## EXERCISE REQUIREMENTS
#1 In the Memex post, which aircraft is given as the endpoint of the line that used flight control systems with analog computers?
#2 Decide whether each statement below agrees with the Memex post, answering yes or no and quoting the words from the post that settle it.
(a) Microfilm readers with bar codes for automatic searching were built.
(b) The Nike missile used purely mechanical integrators.
(c) Bush's work led to Memex.
#3 Write the next part of the Memex post, starting after its final line.

## TEXT SECTION
━━━━━━━━━━

The Technical Evolution of Vannevar Bush’s Memex (2008) - Hooke
http://www.digitalhumanities.org/dhq/vol/2/1/000015/000015.html
======
Animats
There were attempts at Memex-like systems in the 1950s and 1960s. Microfilm
readers with bar codes for automatic searching were built. There was even a
system which used two rolls of microfilm, one of which had updates to the
other, and synchronized them.[1] Change control, the early years.

Differential analyzer technology moved into aiming devices for weapons. Analog
gunnery computers for ships used many of the same components as the
differential analyzer.[2] WWII radar-controlled anti-aircraft guns and the
Nike missile all used analog integrators, but electronic or at least
electromechanical ones. Aircraft through the F-16 used flight control systems
with analog computers.

So, while Bush's work didn't lead to Memex, it led to a long line of effective
military control systems.

[1]
[http://www.google.dj/patents/US3751152](http://www.google.dj/patents/US3751152)
[2]
[https://www.youtube.com/watch?v=FdZZuteFZfo](https://www.youtube.com/watch?v=FdZZuteFZfo)

━━━━━━━━━━

## RAW DATA
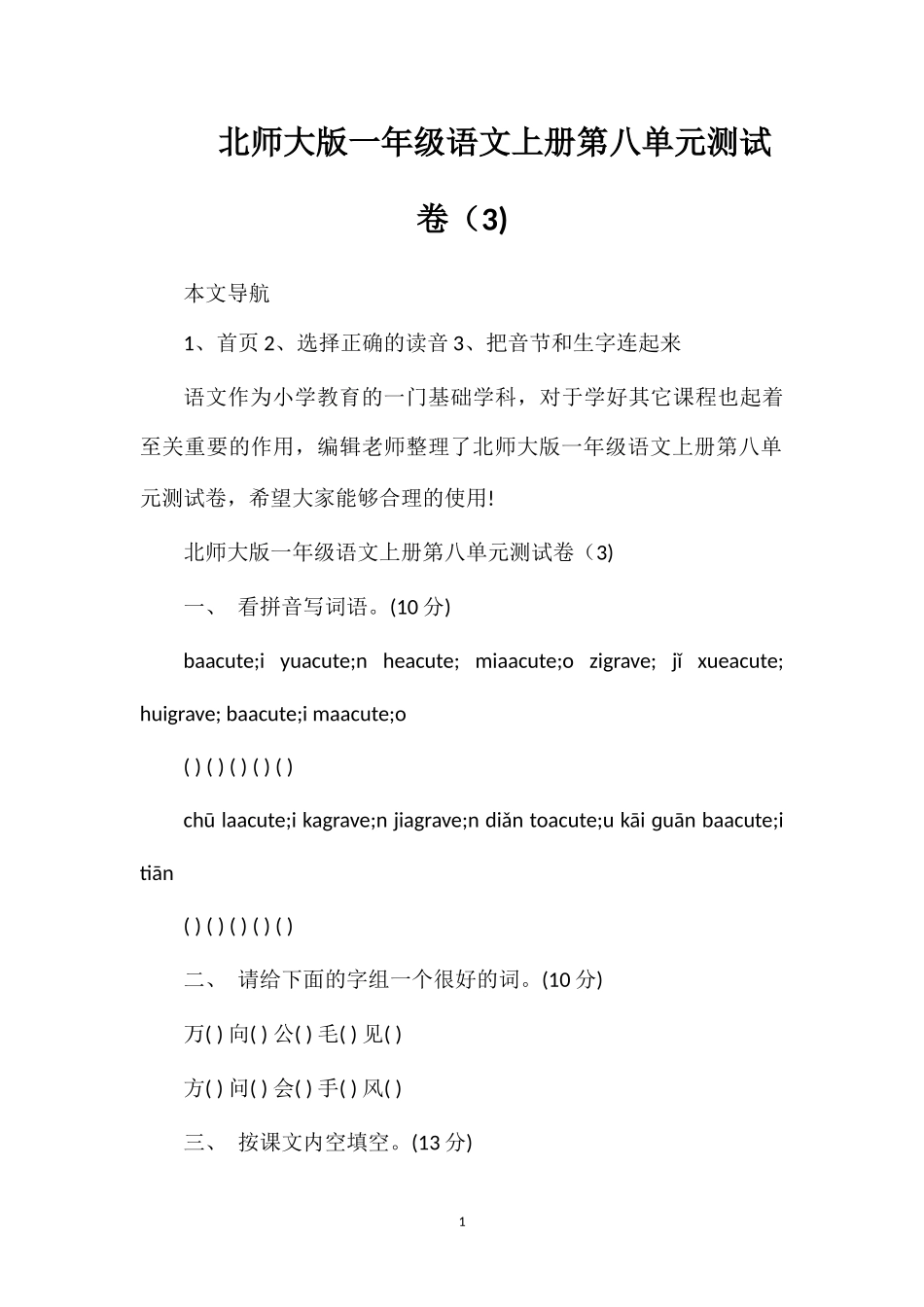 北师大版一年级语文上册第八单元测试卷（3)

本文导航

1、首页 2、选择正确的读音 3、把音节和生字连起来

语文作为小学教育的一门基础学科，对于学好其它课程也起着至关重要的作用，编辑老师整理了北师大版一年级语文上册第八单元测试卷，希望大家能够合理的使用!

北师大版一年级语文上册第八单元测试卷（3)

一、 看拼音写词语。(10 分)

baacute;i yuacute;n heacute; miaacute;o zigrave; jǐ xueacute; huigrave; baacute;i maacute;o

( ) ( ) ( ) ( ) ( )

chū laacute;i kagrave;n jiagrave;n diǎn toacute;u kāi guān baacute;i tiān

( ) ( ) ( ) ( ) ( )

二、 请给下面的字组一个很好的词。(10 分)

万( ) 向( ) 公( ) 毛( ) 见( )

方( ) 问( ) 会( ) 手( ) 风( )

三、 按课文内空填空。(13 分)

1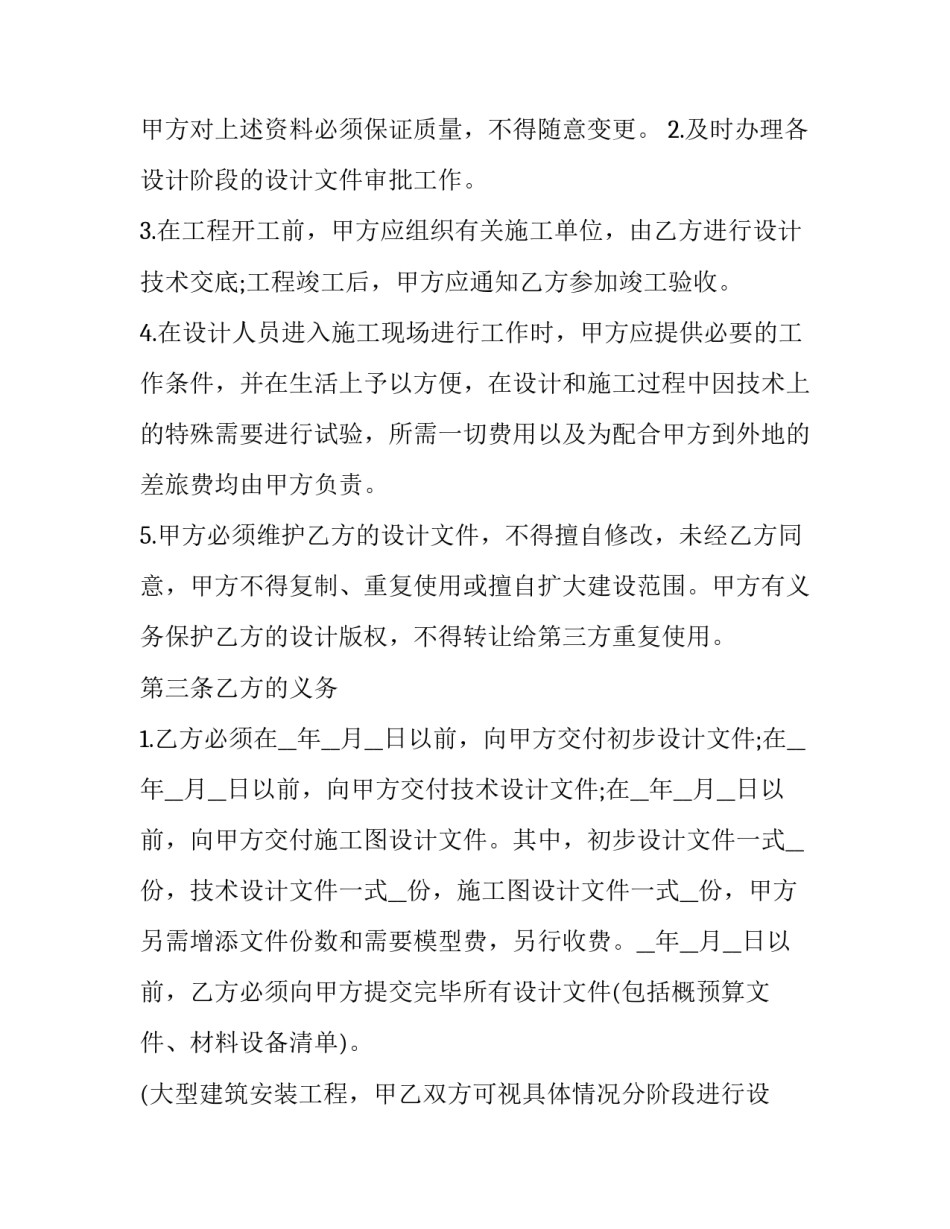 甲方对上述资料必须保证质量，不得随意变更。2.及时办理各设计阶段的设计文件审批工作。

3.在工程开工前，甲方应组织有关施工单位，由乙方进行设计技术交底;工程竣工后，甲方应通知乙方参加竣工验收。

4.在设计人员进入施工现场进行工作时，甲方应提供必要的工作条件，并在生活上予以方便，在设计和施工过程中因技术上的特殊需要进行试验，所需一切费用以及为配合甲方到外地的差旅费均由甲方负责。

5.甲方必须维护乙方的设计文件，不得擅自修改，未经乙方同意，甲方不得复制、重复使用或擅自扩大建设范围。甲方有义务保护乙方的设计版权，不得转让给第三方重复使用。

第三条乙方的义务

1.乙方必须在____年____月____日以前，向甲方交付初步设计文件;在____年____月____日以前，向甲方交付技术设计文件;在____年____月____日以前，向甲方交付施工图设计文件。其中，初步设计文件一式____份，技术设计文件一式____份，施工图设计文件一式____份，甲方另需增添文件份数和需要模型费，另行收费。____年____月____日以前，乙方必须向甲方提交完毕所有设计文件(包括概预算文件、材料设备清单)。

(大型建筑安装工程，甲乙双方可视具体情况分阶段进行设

━━━━━━━━━━

## RESPONSES BY ITEM NUMBER
#1 The F-16.

#2
(a) Yes: "Microfilm readers with bar codes for automatic searching were built."
(b) No: "analog integrators, but electronic or at least electromechanical ones."
(c) No: "Bush's work didn't lead to Memex"

#3
------
currywurst
I am always curious how Vannevar Bush would have perceived the Web ( _" This
is the essential feature of the memex. The process of tying two items together
is the important thing."_) and projects like Wikipedia ( _" Wholly new forms
of encyclopedias will appear, ready made with a mesh of associative trails
running through them"_)

I've by now read this essay a couple of times, and I find myself often
thinking of how one could realize a modern version of this (table and all).

Any modern attempts that anyone could shed a light on?

------
emblem21
Obligatory Laine: Serial Experiments reference

* [https://www.youtube.com/watch?v=uj6ADC8ezxk](https://www.youtube.com/watch?v=uj6ADC8ezxk)

* [https://youtu.be/l1yI7un5NyQ?t=1023](https://youtu.be/l1yI7un5NyQ?t=1023)